* **READING TEXT**
------------------------------------------------
# Mobile internet trading



## ScottyfromAussie (13 April 2010)

I'm thinking about buying a mobile phone with trading capabilities. Whats the best phone for internet speed/processing speed and whats the best mobile phone internet service for speed and realiability.


----------



## marklar (14 April 2010)

Phone choice is a personal preference, best to go into a T store or Optus world and have a play.

As for networks, NextG hands down.  The Optus network is horribly congested and has poor coverage.

m.


----------



## malachii (14 April 2010)

I've tried several phones on several plans and now I trade with my laptop and a wireless modem.  While larger than a phone - if you are trading (as opposed to placing "investment" transactions every so often) I found that the larger screen gave me more information and the ability to react to things better.  Have you ever tried to enter trade details onto a small screen via a telephone keypad quickly? - not pretty.

In my previous job I travelled extensively and was quite often "on the run".  I still managed to find a surface to place my laptop on.  Trust me - you only need to drop the ball once and all the "convenience" of a small device falls away with the $ you just dropped.

If you are only after updates on prices - then a mobile is fine.  However if you want anything else, I'd suggest that you trial a laptop as well - they are cheap and are getting quite small these days.  And for just trading and internet access you dont need very much ram etc.  Just go for the base model.

malachii


----------



## weird (14 April 2010)

I went on holidays recently , out and about in non major cities in Oz, an Acer One (there are heaps of these inexpensive small lappies now), with a Telstra NextG wireless usb device, was great.


----------
------------------------------------------------
* **INSTRUCTION 1**
In the forum thread, what does malachii now use for trading?
* **INSTRUCTION 2**
Reproduce the forum thread from "I'm thinking about" up to and including "speed and realiability.".

* **EXERCISE DATA**
------------------------------------------------
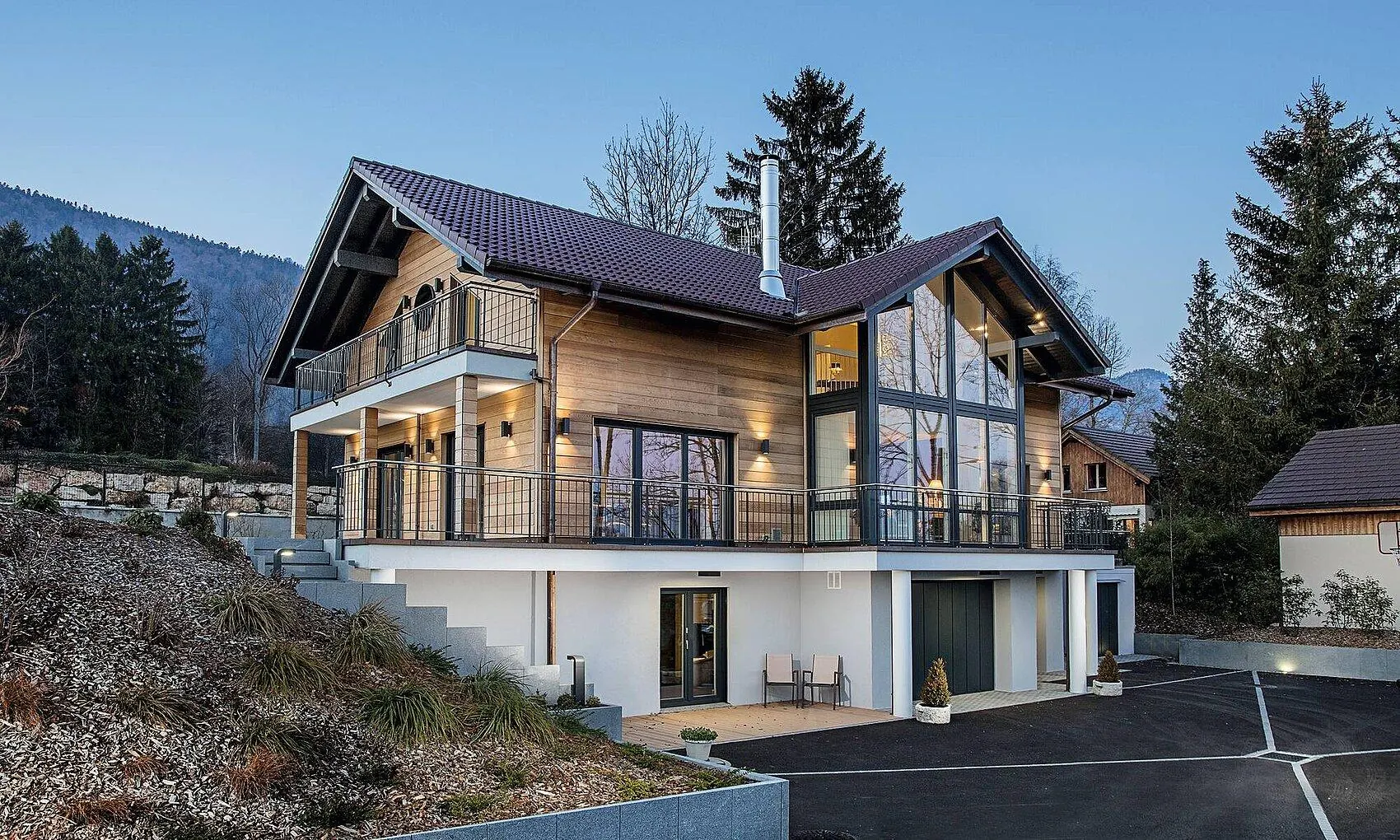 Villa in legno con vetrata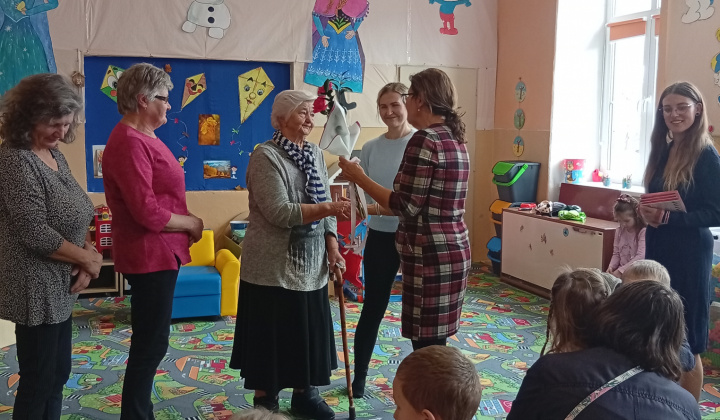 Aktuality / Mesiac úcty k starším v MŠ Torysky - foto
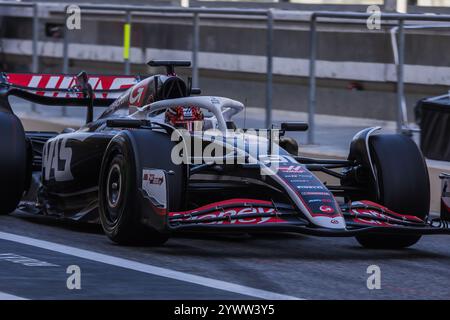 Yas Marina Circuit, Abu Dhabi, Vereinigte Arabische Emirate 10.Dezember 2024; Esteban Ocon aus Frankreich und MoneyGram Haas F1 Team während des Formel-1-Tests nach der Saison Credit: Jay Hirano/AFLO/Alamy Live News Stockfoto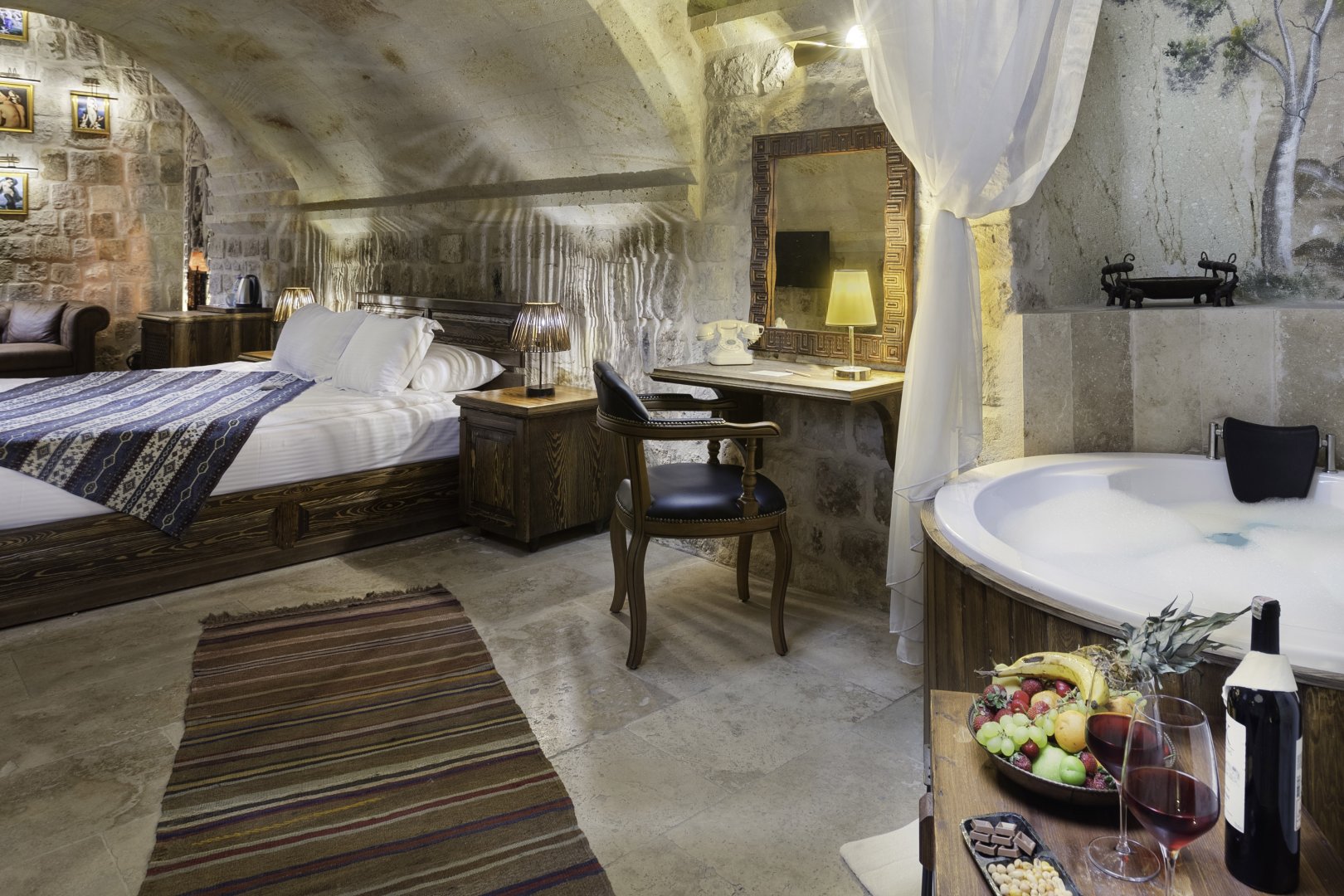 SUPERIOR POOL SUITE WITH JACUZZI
------------------------------------------------
* **EXERCISE ANSWER 1**
A laptop and a wireless modem.

* **EXERCISE ANSWER 2**
I'm thinking about buying a mobile phone with trading capabilities. Whats the best phone for internet speed/processing speed and whats the best mobile phone internet service for speed and realiability.